Double deletion of calponin 1 and calponin 2 in mice decreases systemic blood pressure with blunted length-tension response of aortic smooth muscle.

Calponin is a family of actin filament-associated regulatory proteins. Among its three isoforms, calponin 1 is smooth muscle specific and calponin 2 is expressed in smooth muscle and certain non-muscle cells.
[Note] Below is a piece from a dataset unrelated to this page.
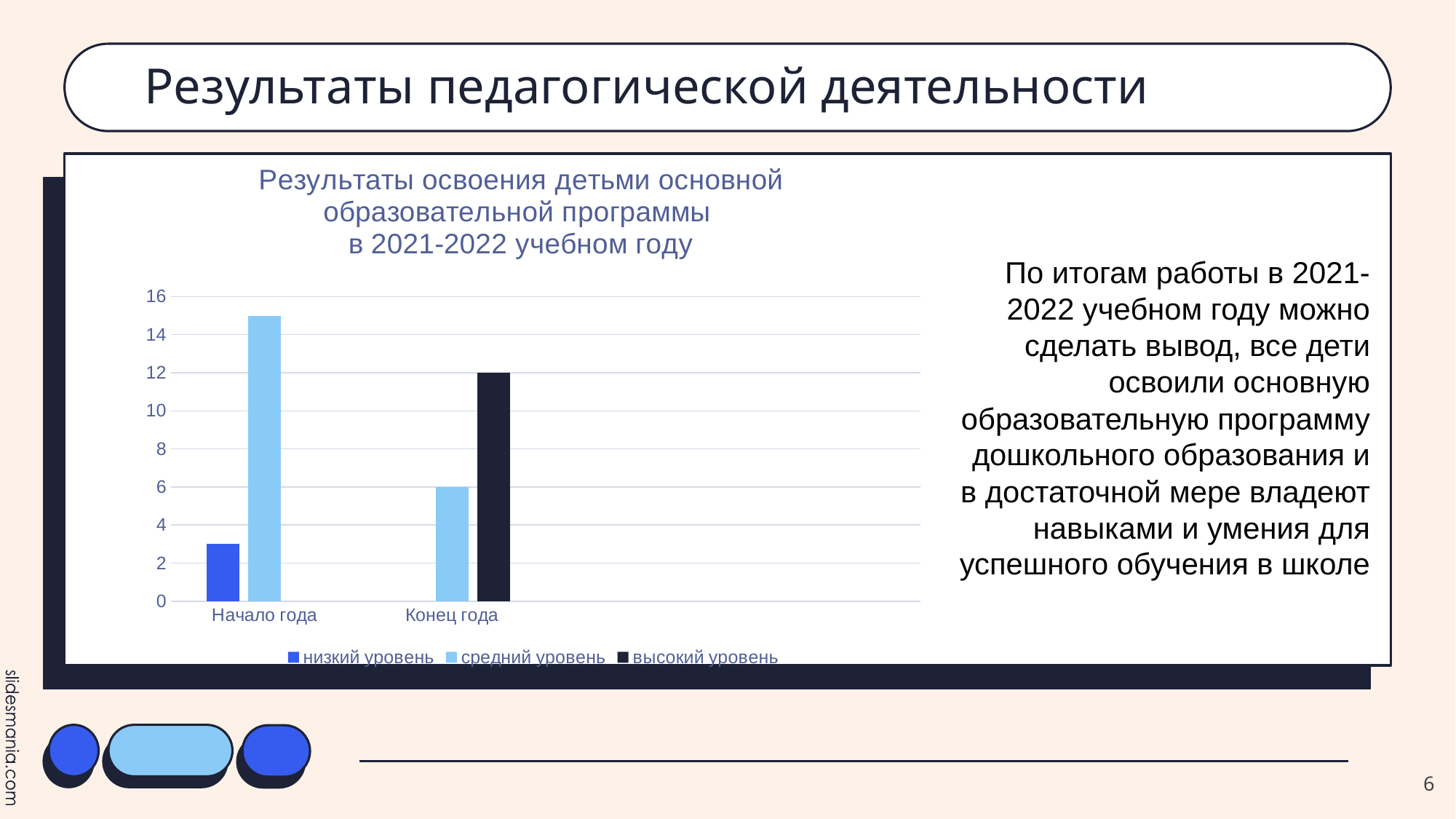
Which series has the tallest bar at Конец года? высокий уровень Which is larger: средний уровень at Начало года or высокий уровень at Конец года? средний уровень at Начало года What is the value for высокий уровень at Конец года? 12 How many series does the chart legend list? 3 Is the value for низкий уровень at Начало года greater or less than 4? less What is the difference between высокий уровень and средний уровень at Конец года? 6 How many categories are shown on the x axis of the chart? 2 What kind of chart is shown on the slide? bar chart What is the value for средний уровень at Конец года? 6 Which series has the tallest bar at Начало года? средний уровень Does the value for средний уровень rise or fall from Начало года to Конец года? fall Is the value for средний уровень at Начало года greater or less than 14? greater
Previous studies showed that calponin 1 knockout mice had detectable changes in the contractility of urogenital smooth muscle whereas other smooth muscles were less affected. To investigate the possibility that calponins 1 and 2 have overlapping functions in smooth muscle, we examined the effect of double knockout of calponin 1 and calponin 2 genes (Cnn1 and Cnn2) on smooth muscle functions. The results showed for the first time that calponin 1 and calponin 2 double knockout in mice does not cause lethality. The double knockout mice showed decreased systemic blood pressure, decreased force development and blunted length tension response in endothelial-removed aortic rings. A compensatory increase of calponin 1 was found in smooth muscle of Cnn2 mice but not vice versa. Cnn1 and Cnn2 double knockout aortic smooth muscle exhibits faster relaxation than that of wild type control. Double deletion or co-suppression of calponin 1 and calponin 2 in vascular smooth muscle to blunt myogenic response may present a novel approach to develop new treatment for hypertension.